Deu em O Globo
A julgar pelo primeiro dia de horário eleitoral dito gratuito — apenas dito, pois o contribuinte é quem paga —, eleitor interessado em saber ao certo o que pensam objetivamente os principais candidatos a presidente sobre questões concretas, e como farão para cumprir promessas, terá de esperar os debates.
Aplica-se a receita dos especialistas em marquetologia eleitoral segundo os quais o que vale é a “emoção”. Às favas com a lógica, a argumentação cartesiana e clara.
A hora é de sensibilizar o eleitorado com imagens e sons em torno de acenos que talvez não sejam efetivados, tudo a partir da projeção de uma realidade risonha, mas impraticável, por contingências da vida real —, aquela que, nestes tempos, costuma ficar em último plano. Os programas eleitorais se passam num reino da fantasia.
Se já soa artificial o resultado do trabalho de modelagem, inclusive do ponto de vista físico, em torno de Dilma Rousseff, sempre durona à frente dos ministérios de Minas e Energia e da Casa Civil, não fica atrás outro surpreendente produto das linhas de montagem de cyborgs eleitorais, o “Zé”, criado para dar tinturas de popular ao economista, ministro, parlamentar, prefeito e governador de poucos risos José Serra. É assim que a tentativa de criar o popular gera o popularesco.
Da mesma fábrica dirigida por marqueteiros tucanos surgiu em 2006 o personagem “Geraldo”, clone de Alckmin. O resultado é conhecido.
É preciso registrar que a tão ciosa legislação eleitoral, preocupada em dar condições de igualdade aos candidatos, atenta para que trucagens não sejam usadas na campanha, passa ao largo do show de efeitos especiais em que se transformou o horário eleitoral.

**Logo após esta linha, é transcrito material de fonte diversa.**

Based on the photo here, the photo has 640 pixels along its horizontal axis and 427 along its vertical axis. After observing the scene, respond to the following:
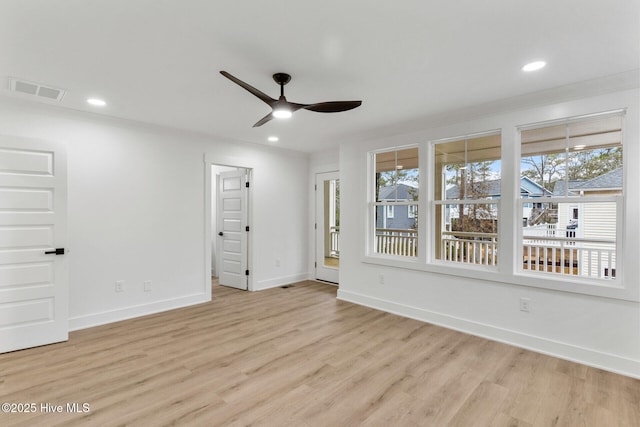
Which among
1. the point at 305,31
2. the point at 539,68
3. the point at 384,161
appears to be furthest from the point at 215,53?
the point at 384,161

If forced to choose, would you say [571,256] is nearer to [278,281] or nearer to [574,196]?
[574,196]

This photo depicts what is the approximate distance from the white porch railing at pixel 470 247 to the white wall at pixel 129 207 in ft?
10.1

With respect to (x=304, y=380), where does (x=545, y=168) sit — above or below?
above

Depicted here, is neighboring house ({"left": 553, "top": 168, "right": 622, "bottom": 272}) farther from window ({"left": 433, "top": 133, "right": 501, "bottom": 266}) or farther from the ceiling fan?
the ceiling fan

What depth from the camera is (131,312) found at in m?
3.98

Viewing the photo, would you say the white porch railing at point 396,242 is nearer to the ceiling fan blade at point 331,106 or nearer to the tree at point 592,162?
the tree at point 592,162

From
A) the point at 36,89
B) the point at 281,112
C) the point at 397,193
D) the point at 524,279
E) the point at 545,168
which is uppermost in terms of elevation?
the point at 36,89

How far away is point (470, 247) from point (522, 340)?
44.7 inches

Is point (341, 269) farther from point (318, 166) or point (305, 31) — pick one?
point (305, 31)

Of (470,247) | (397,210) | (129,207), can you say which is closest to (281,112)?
(397,210)

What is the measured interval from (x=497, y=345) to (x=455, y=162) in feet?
6.96

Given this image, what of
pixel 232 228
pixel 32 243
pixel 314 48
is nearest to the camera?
pixel 314 48

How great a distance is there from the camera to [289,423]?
201 centimetres

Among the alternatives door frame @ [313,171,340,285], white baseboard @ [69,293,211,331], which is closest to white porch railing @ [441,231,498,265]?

Desta vez, não faltou sequer uma favela cenográfica, montada no programa do tucano. Nem sobrevoos do território nacional, no estilo super-heróis, para unir o criador Lula e sua criatura Dilma, filmados nos dois extremos do país.
No final das contas, a legislação funciona mais é como instrumento de censura de programas de humor e da cobertura eleitoral de rádios e TVs.
Como a chamada “profissionalização” das campanhas transformou o político em um ator intérprete de texto alheio, muitas vezes encenando um personagem que ele não é, as eleições se convertem cada vez mais em palco à disposição de ficções.
Enquanto se trabalha para atenuar a imagem da Dilma ministra, compõe-se um jingle para o “Zé” Serra em que a candidatura tucana coloca-se ao lado de Lula, sem contestá-lo:
“Quando Lula da Silva sair/ É o Zé que eu quero lá”.
Partido de oposição precisa fazer oposição, diga-se o óbvio. Não pode ser sublegenda da situação, para tentar resolver o pleito apenas no confronto de currículos entre candidatos.
O PT, por sua vez, tenta vender a ilusória ideia do terceiro mandato de Lula, que, por sinal, avisa que terá papel ativo no governo Dilma. Será?
E enquanto a plateia é entretida por estes scripts, o país, em quatro meses e poucos dias, terá novo governo e Congresso, numa conjuntura mundial ainda incerta, mas que não repetirá sequer de longe o ciclo de bonança da Era Lula.
Tampouco haverá espaço para o Planalto continuar a acelerar gastos, como nos últimos quatro anos, pois a carga tributária já passou dos limites. O que dizem os candidatos?